▸ **SET PROBLEM**
Extract each of the lines below word for word, keeping them in their original order.

---------- DATASET EXTRACT ----------

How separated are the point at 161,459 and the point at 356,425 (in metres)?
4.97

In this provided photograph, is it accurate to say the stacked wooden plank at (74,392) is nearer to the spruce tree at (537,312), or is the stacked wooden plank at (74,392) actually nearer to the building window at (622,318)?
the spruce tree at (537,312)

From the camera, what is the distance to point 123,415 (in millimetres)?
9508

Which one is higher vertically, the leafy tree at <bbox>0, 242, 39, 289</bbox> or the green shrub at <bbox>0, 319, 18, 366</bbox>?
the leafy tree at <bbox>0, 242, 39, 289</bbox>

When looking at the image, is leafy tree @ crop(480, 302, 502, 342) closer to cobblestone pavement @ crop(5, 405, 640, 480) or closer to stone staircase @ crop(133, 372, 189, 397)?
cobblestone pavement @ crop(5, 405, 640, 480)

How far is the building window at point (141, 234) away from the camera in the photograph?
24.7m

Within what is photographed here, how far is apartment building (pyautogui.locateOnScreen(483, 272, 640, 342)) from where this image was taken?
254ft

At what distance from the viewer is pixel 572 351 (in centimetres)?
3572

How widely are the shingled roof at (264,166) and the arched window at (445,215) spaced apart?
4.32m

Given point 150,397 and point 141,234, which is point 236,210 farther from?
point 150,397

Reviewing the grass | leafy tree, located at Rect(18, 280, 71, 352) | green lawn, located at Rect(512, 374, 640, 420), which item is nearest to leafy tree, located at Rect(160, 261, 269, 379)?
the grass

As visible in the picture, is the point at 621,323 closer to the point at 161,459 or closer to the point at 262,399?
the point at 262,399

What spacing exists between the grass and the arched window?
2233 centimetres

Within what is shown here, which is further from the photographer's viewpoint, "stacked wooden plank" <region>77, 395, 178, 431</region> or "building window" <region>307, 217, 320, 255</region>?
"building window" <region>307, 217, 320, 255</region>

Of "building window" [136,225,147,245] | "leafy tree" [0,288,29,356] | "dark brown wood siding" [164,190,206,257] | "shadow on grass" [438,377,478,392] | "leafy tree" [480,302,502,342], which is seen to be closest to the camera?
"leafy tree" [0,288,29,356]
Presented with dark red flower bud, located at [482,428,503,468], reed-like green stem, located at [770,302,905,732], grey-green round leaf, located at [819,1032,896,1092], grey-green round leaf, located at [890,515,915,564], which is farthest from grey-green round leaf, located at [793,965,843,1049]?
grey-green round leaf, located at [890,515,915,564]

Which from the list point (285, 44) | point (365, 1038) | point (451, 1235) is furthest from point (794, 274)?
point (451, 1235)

----------

▸ **RESULT**
How separated are the point at 161,459 and the point at 356,425 (in metres)?
4.97

In this provided photograph, is it accurate to say the stacked wooden plank at (74,392) is nearer to the spruce tree at (537,312), or is the stacked wooden plank at (74,392) actually nearer to the building window at (622,318)?
the spruce tree at (537,312)

From the camera, what is the distance to point 123,415 (in millimetres)?
9508

Which one is higher vertically, the leafy tree at <bbox>0, 242, 39, 289</bbox> or the green shrub at <bbox>0, 319, 18, 366</bbox>?
the leafy tree at <bbox>0, 242, 39, 289</bbox>

When looking at the image, is leafy tree @ crop(480, 302, 502, 342) closer to cobblestone pavement @ crop(5, 405, 640, 480) or closer to stone staircase @ crop(133, 372, 189, 397)?
cobblestone pavement @ crop(5, 405, 640, 480)

How far is the building window at point (141, 234) away from the camera in the photograph?
24.7m

Within what is photographed here, how far is apartment building (pyautogui.locateOnScreen(483, 272, 640, 342)) from where this image was taken?
254ft

At what distance from the viewer is pixel 572 351 (in centimetres)?
3572

How widely are the shingled roof at (264,166) and the arched window at (445,215) spaced apart?
4.32m

Given point 150,397 and point 141,234, which is point 236,210 farther from?
point 150,397

Reviewing the grass | leafy tree, located at Rect(18, 280, 71, 352) | green lawn, located at Rect(512, 374, 640, 420), which item is nearest to leafy tree, located at Rect(160, 261, 269, 379)?
the grass

As visible in the picture, is the point at 621,323 closer to the point at 161,459 or closer to the point at 262,399?
the point at 262,399

What spacing exists between the grass and the arched window?
2233 centimetres

Within what is shown here, which is further from the photographer's viewpoint, "stacked wooden plank" <region>77, 395, 178, 431</region> or "building window" <region>307, 217, 320, 255</region>?
"building window" <region>307, 217, 320, 255</region>

Of "building window" [136,225,147,245] | "leafy tree" [0,288,29,356] | "dark brown wood siding" [164,190,206,257] | "shadow on grass" [438,377,478,392] | "leafy tree" [480,302,502,342], which is seen to be closest to the camera?
"leafy tree" [0,288,29,356]
Presented with dark red flower bud, located at [482,428,503,468], reed-like green stem, located at [770,302,905,732], grey-green round leaf, located at [819,1032,896,1092], grey-green round leaf, located at [890,515,915,564], which is farthest from grey-green round leaf, located at [793,965,843,1049]?
grey-green round leaf, located at [890,515,915,564]

Which from the list point (285, 44) | point (365, 1038) | point (451, 1235) is furthest from point (794, 274)?
point (451, 1235)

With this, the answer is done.